DATA PROVIDED:
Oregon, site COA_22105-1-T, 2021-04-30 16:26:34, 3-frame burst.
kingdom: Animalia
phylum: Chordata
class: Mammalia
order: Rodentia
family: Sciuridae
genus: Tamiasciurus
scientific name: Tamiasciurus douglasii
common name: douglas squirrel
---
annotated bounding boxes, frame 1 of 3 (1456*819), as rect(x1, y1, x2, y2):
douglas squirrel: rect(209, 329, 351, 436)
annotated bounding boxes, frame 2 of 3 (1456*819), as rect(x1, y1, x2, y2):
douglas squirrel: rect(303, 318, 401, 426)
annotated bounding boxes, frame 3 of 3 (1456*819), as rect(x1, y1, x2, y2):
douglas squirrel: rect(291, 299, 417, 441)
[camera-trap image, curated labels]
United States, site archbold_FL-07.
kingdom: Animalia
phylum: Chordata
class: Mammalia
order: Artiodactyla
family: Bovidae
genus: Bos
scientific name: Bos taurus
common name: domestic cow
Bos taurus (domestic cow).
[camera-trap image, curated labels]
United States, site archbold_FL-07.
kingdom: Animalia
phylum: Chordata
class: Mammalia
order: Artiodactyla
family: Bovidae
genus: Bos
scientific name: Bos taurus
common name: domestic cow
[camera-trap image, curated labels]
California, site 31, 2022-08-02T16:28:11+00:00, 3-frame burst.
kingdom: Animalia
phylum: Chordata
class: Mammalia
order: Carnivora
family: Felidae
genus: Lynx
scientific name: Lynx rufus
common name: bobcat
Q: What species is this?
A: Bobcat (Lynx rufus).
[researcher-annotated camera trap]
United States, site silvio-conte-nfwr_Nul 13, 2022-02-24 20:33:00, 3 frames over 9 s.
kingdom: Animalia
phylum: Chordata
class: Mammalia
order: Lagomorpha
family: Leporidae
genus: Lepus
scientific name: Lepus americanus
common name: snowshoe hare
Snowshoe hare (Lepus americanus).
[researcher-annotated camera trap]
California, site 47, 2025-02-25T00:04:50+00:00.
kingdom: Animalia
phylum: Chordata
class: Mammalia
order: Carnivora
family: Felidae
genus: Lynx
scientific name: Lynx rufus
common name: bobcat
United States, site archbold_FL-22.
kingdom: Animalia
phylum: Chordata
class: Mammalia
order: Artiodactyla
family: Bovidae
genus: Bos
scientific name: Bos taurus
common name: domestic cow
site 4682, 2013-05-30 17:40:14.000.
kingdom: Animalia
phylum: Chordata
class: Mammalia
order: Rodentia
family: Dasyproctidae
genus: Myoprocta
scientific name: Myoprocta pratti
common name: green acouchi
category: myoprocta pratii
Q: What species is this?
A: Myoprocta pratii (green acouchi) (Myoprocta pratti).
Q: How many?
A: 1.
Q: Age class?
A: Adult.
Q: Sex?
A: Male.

WHAT THIS TASK INVOLVES: In this listing, how many lines contain "States"? Give the number without explanation.

TASK SOLUTION: 4